The algorithm will see you now
What radiology can tell us about the first decade of AI diffusion
Last week, I wrote about why radiology seems like the perfect candidate for automation — the canary in the coal mine that should tell us when we’re all about to be out of a job. AI models that outperform clinicians on radiology benchmarks have existed for many years, and many experts have repeatedly predicted their demise over a decade ago. Yet, radiologists are thriving.
I wrote a piece about this in Works in Progress.
One historical case study I found especially interesting: at one point, Medicare reimbursed radiologists $7 more per mammogram if they used an early form of AI that performed very well on benchmarks to help them do it. But by 2018, they rolled back that policy.

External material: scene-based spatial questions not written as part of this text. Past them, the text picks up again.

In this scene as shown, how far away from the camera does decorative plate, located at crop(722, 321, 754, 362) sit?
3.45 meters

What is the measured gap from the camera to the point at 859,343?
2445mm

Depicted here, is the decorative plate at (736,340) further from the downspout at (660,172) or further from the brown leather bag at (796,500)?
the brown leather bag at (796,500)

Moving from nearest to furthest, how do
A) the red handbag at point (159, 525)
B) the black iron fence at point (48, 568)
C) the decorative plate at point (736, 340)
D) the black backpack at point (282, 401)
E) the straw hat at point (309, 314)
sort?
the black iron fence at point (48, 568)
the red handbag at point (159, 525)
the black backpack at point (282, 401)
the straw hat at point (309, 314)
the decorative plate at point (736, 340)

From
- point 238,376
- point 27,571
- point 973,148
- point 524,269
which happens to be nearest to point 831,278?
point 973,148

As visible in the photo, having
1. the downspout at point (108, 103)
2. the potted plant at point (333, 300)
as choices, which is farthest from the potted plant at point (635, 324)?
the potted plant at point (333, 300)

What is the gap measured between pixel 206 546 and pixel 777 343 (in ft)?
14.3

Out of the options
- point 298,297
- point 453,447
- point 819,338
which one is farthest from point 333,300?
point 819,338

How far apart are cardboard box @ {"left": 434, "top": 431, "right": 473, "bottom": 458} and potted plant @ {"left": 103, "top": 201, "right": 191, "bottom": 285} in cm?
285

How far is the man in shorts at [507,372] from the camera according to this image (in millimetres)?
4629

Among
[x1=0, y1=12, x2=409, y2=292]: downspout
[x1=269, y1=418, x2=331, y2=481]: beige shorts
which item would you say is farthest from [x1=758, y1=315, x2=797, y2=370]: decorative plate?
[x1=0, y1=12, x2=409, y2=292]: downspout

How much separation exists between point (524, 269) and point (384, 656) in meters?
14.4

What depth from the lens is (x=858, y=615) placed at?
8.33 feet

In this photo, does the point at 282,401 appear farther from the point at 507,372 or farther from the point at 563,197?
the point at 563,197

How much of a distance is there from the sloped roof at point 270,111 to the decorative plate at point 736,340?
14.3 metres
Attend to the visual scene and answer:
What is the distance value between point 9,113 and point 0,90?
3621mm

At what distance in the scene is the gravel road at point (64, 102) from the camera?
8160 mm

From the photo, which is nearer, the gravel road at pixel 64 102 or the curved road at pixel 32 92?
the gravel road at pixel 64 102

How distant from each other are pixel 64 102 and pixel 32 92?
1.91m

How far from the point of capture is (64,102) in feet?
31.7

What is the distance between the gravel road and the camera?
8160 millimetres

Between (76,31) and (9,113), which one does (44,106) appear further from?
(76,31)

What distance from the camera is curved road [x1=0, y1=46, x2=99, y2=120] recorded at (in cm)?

Computer-aided diagnosis turned out to be a disappointment. Between 1998 and 2002 researchers analyzed 430,000 screening mammograms from 200,000 women at 43 community clinics in Colorado, New Hampshire, and Washington. Among the seven clinics that turned to computer-aided detection software, the machines flagged more images, leading to clinicians conducting 20 percent more biopsies, but uncovering no more cancer than before. Several other large clinical studies had similar findings.
Radiology is, in many ways, about a decade ahead of other white collar fields in automation. I find technical, legal and regulatory, and economic reasons algorithms have not taken their jobs (but rather, in some cases, made more of them!). In the article, I investigate what it can tell us to expect in the first years after AI models are competitive with us at our core tasks, according to benchmarks. In some cases, better AI may mean more working humans, not fewer.